A Guide to Which AI to Use in the Agentic Era
A tier-2 commentary piece from One Useful Thing offering guidance on selecting AI systems in the current agentic era, signaling a shift in framing from chatbots to agents as the primary use-case paradigm. The piece appears to survey the landscape of available AI tools and their appropriate applications. As a practitioner-oriented guide, it reflects the growing complexity of the AI tooling ecosystem as agentic capabilities proliferate.
The Shape of AI: Jaggedness, Bottlenecks and Salients
A commentary piece from One Useful Thing analyzing the uneven capability profile of current AI systems, framing it through concepts of 'jaggedness' (uneven strengths and weaknesses), 'bottlenecks' (capability constraints), and 'salients' (areas of unexpected advance). The piece uses these concepts to explain why certain AI developments have outsized practical impact.
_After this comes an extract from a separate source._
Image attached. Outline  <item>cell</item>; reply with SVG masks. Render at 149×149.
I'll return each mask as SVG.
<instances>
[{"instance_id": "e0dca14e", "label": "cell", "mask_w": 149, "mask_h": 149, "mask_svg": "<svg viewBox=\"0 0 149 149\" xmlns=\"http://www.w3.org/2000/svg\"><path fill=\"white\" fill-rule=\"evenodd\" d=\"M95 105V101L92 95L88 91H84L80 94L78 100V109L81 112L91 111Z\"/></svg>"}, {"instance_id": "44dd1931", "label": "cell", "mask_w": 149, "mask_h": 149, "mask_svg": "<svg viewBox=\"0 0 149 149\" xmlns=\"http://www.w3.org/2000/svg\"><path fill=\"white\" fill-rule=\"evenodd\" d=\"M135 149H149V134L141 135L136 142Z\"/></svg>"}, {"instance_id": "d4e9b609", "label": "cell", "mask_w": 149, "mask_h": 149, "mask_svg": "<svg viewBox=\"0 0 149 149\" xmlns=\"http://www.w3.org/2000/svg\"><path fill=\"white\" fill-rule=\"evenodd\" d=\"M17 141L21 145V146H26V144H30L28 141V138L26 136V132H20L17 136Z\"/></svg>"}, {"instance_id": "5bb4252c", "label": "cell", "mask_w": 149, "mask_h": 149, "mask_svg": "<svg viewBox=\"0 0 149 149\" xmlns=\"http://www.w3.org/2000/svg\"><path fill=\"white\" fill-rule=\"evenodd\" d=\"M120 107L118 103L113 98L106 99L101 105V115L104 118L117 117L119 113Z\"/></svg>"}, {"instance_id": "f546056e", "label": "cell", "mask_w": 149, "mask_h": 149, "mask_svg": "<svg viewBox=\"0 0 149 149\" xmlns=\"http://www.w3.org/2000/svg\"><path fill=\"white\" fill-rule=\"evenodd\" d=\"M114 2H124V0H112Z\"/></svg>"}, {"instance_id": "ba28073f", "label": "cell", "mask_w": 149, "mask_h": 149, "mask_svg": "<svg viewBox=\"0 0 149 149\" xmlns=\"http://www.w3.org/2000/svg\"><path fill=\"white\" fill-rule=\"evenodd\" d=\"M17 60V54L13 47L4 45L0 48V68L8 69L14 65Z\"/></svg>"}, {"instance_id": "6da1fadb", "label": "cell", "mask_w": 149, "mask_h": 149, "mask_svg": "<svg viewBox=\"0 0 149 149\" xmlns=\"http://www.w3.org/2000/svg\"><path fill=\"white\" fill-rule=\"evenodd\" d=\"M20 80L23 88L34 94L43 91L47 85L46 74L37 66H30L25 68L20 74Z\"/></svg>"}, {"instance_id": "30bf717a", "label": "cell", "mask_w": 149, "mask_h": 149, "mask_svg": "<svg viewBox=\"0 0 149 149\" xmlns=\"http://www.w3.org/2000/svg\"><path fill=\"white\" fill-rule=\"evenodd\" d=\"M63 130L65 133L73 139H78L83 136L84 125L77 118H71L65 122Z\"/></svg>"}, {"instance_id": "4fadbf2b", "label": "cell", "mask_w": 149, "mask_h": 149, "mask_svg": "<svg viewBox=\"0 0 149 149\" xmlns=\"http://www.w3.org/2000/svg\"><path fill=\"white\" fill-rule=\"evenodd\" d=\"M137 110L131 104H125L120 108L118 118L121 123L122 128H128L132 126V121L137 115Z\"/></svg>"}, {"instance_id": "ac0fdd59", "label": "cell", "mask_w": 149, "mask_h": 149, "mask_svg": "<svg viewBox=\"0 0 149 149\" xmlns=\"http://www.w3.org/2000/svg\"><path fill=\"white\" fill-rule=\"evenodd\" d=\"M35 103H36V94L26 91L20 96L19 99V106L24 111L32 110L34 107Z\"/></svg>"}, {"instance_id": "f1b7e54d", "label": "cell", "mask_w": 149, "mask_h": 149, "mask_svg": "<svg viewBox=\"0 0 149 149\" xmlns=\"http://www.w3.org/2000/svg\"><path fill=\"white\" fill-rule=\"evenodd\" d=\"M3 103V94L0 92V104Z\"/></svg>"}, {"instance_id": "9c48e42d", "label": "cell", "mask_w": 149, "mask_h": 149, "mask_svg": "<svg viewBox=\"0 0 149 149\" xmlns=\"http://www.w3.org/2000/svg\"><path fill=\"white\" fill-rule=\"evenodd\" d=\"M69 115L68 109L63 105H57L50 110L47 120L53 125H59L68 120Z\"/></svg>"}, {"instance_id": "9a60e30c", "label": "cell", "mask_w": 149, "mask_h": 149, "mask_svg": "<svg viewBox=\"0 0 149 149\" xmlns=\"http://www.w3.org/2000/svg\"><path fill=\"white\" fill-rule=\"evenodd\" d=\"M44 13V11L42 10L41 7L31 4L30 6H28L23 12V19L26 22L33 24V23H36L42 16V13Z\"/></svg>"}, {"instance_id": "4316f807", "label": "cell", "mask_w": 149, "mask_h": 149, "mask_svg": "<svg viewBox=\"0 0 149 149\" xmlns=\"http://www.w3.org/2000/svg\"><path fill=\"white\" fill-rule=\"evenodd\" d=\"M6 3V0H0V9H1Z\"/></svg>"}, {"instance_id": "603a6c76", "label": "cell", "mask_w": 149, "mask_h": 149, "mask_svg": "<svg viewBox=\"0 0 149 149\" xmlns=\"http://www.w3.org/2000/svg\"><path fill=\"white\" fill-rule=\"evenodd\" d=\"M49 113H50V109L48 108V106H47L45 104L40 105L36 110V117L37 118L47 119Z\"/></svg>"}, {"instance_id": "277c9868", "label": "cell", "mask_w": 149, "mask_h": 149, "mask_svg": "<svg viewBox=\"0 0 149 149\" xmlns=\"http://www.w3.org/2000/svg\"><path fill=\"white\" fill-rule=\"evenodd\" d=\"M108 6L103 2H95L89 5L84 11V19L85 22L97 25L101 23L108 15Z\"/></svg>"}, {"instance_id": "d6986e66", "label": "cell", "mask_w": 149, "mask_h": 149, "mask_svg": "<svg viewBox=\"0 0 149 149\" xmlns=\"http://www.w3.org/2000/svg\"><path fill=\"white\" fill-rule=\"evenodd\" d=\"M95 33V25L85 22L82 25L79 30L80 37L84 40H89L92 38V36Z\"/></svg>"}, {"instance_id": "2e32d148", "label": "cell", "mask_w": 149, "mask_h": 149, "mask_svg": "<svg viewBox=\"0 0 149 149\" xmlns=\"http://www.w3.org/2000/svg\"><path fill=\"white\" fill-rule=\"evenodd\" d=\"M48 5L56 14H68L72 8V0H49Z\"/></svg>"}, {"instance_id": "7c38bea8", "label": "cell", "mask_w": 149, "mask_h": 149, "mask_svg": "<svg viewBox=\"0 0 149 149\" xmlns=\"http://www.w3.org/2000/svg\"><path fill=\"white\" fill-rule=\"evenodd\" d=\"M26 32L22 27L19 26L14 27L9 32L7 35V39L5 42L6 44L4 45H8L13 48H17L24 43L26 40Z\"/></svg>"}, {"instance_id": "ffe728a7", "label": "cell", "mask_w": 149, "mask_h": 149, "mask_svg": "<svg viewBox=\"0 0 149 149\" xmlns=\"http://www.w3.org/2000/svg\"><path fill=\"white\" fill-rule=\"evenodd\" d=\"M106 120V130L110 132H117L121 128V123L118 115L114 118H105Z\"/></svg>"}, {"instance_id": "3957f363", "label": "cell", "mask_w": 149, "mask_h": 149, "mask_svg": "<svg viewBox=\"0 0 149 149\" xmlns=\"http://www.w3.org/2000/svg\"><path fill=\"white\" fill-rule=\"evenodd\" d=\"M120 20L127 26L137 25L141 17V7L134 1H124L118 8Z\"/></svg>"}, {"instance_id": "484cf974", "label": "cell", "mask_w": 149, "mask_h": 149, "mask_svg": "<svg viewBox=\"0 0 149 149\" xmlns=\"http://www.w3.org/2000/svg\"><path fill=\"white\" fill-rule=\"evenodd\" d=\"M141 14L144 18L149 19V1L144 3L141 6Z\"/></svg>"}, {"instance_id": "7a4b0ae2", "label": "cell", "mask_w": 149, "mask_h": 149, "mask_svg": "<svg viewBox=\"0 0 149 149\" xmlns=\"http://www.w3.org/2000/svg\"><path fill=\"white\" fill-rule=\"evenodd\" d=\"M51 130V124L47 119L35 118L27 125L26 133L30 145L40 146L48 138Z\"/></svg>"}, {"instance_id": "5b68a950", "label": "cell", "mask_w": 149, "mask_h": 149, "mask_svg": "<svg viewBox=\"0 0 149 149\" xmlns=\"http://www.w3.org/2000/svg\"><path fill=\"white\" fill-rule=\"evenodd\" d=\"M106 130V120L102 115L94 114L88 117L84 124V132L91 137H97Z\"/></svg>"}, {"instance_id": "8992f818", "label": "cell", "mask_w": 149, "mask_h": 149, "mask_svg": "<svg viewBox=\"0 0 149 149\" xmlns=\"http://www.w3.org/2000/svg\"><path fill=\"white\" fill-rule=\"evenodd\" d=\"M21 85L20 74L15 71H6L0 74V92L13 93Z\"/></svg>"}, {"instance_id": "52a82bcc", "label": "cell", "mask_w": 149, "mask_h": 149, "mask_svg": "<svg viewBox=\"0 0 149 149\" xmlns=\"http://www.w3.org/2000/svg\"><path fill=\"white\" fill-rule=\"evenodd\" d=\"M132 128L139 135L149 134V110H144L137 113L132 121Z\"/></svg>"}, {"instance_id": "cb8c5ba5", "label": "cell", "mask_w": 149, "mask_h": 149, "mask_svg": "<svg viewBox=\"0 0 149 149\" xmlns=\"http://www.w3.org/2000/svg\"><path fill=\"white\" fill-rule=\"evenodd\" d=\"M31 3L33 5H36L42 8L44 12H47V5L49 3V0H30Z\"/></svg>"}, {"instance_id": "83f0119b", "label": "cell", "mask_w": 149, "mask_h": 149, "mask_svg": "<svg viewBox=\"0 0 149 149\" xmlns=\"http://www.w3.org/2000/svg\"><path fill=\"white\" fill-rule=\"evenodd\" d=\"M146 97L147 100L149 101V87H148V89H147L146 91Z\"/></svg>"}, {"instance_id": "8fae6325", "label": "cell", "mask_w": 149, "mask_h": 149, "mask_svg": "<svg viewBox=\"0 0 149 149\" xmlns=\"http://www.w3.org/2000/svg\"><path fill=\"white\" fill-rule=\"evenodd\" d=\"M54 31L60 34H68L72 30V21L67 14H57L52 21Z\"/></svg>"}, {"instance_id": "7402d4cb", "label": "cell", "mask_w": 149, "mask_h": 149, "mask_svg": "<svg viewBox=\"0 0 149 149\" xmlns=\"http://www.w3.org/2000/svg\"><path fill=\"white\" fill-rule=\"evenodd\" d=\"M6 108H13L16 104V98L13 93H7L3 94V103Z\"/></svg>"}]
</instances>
The author references 'Nano Banana Pro' as an illustrative example of a significant capability or product development.
Management as AI Superpower
This commentary from One Useful Thing argues that management skills are becoming a critical capability for individuals working with AI agents. The piece frames the ability to direct, coordinate, and evaluate AI agents as analogous to managing human teams, suggesting that organizational and managerial competencies will differentiate effective AI users. It positions this as a key survival skill for the emerging era of agentic AI systems.
Giving your AI a Job Interview
This commentary piece argues that as AI-generated advice becomes more consequential, users need systematic methods to evaluate AI reliability and quality—analogous to a job interview process. The author proposes frameworks for assessing AI outputs before trusting them for important decisions. The piece addresses the practical challenge of calibrating trust in AI systems across different use cases.